Com palavras do Bem-aventurado Josemaría Escrivá, recordamos: “Talvez


pensemos em tantas injustiças que não se remedeiam, em abusos que não se
corrigem, em situações de discriminação que se transmitem de geração em
geração sem que se comece a pôr em prática uma solução de fundo. [...]

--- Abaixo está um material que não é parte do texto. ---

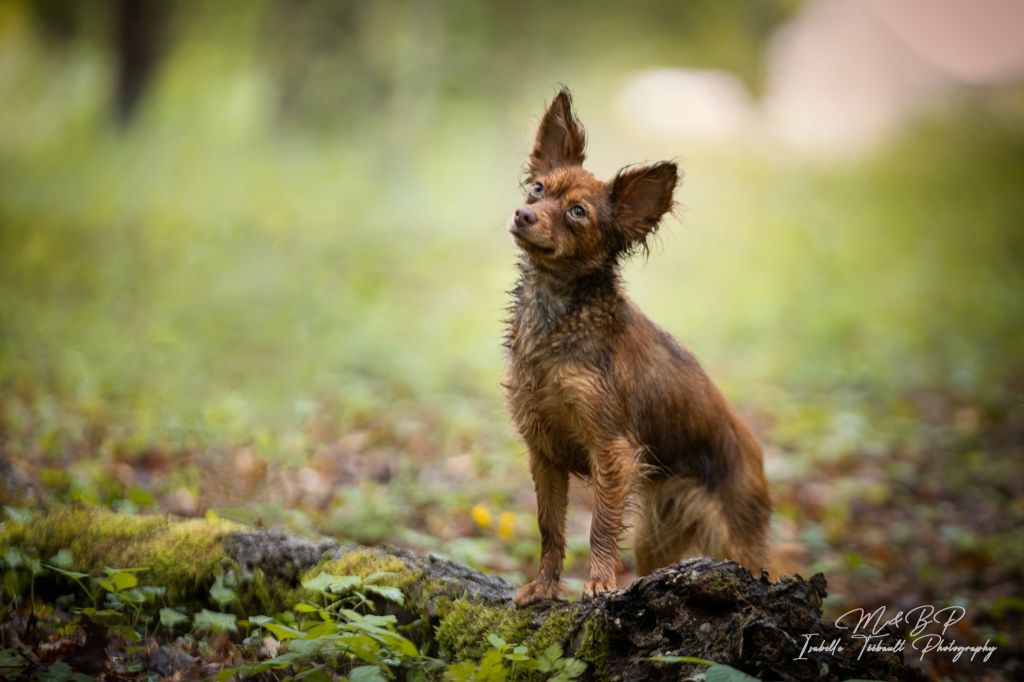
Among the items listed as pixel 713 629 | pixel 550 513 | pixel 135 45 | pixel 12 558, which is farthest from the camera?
pixel 135 45

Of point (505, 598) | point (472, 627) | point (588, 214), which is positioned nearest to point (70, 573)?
point (472, 627)

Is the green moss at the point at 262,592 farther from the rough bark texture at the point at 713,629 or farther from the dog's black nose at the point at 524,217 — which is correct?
the dog's black nose at the point at 524,217

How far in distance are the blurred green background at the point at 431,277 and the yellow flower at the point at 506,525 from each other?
4 centimetres

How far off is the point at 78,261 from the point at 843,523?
8963 millimetres

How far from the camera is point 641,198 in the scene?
13.7ft

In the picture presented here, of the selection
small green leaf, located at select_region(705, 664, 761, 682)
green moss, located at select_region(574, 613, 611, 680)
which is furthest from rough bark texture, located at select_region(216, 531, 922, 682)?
small green leaf, located at select_region(705, 664, 761, 682)

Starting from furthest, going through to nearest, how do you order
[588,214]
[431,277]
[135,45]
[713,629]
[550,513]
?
[135,45], [431,277], [550,513], [588,214], [713,629]

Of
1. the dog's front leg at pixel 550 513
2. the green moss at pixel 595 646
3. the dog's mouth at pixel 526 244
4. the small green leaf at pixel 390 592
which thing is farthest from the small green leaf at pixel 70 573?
the dog's mouth at pixel 526 244

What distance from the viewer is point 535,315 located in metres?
4.21

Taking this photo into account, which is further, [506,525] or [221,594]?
[506,525]

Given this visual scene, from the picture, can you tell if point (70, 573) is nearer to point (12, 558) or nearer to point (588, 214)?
point (12, 558)

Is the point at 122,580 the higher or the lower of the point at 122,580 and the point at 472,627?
the lower

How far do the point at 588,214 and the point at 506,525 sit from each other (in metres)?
2.66

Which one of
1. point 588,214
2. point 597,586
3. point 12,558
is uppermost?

“Um homem e uma sociedade que não reajam perante as tribulações ou as


injustiças, e não se esforcem por aliviá-las, não são nem homem nem
sociedade à medida do amor do Coração de Cristo. Os cristãos – conservando
sempre a mais ampla liberdade à hora de estudar e de aplicar as diversas
soluções, e, portanto, com um lógico pluralismo – devem identificar-se no
mesmo empenho em servir a humanidade. De outro modo, o seu cristianismo
não será a Palavra e a Vida de Jesus: será um disfarce, um logro perante Deus
e perante os homens”12.De tal maneira amou Deus o mundo que lhe entregou
o seu Filho Unigénito...

III. SOMENTE COM A JUSTIÇA não poderemos resolver os problemas dos


homens: “Embora se consiga atingir uma razoável distribuição dos bens e uma
harmoniosa organização da sociedade, jamais desaparecerá a dor da doença,
da incompreensão ou da solidão, da morte das pessoas que amamos, da
experiência das nossas limitações”13.

A justiça vê-se enriquecida e complementada pela misericórdia. Mais ainda,


a estrita justiça “pode conduzir à negação e ao aniquilamento de si mesma, se
não se permite que essa forma mais profunda, que é o amor, plasme a vida
humana”14; semelhante justiça pode terminar “num sistema de opressão dos
mais fracos pelos mais fortes, ou numa arena de luta permanente de uns
contra outros”15.

A justiça e a misericórdia apoiam-se e se fortalecem mutuamente. “Só com a


justiça não resolvereis nunca os grandes problemas da humanidade. Quando
se faz justiça a seco, não vos admireis de que a gente se sinta magoada: pede
muito mais a dignidade do homem, que é filho de Deus”16.

Por sua vez, a caridade sem justiça não seria verdadeira caridade, mas uma
simples tentativa de tranquilizar a consciência. Há pessoas que se chamam a si
próprias “cristãs”, mas “prescindem da justiça e limitam-se a um pouco de
beneficência, que qualificam como caridade, sem perceber que isso é apenas
uma pequena parte do que estão obrigadas a fazer. A caridade – que é como
que um generoso exorbitar-se da justiça – exige primeiro o cumprimento do
dever. Começa-se pelo que é justo, continua-se pelo que é mais equitativo...
Mas, para amar, requer-se muita finura, muita delicadeza, muito respeito, muita
afabilidade”17.

A melhor maneira de um cristão promover a justiça e a paz no mundo é o


empenho em viver como verdadeiro filho de Deus. Se se decide a levar as
exigências do Evangelho à sua vida pessoal, à família, ao trabalho, ao mundo
em que se move diariamente e do qual participa, contribuirá para mudar a
sociedade e torná-la mais justa e mais humana. O Senhor, da gruta de Belém,
anima-nos a fazê-lo. Nunca deve ser motivo de desânimo o fato de nos parecer
que é muito pouco o que está ao nosso alcance. Foi assim que os primeiros
cristãos transformaram o mundo: com um esforço diário, concreto e
aparentemente pequeno.

(1) Jo 3, 16; Antífona de entrada da Missa do dia 29 de Dezembro; (2) Lc 5, 32; (3) Lc 19, 10;
(4) Mc 10, 45; (5) Sagrada Congregação para a Doutrina da Fé, Instrução Sobre a liberdade
cristã e a libertação, 22-III-1986, 53; (6) cfr. Paulo VI, Encíclica Populorum progressio, 26-III-
1967, 8; (7) Sagrada Congregação para a Doutrina da Fé, Instrução Sobre a liberdade cristã e
a libertação, 80; (8) Jo 19, 36; (9) cfr. Lc 12, 13 e segs.; (10) Paulo VI, Carta Octogesima
adveniens, 14-V-1971, 48; (11) Sagrada Congregação para a Doutrina da Fé, Sobre a
liberdade cristã e a libertação, 39; (12) São Josemaría Escrivá, É Cristo que passa, n. 167;
(13)ibid., n. 168; (14) João Paulo II, Encíclica Dives in misericordia, 12; (15) ibid., 14; (16) São
Josemaría Escrivá, Amigos de Deus, n. 172; (17) ibid., ns. 172-173.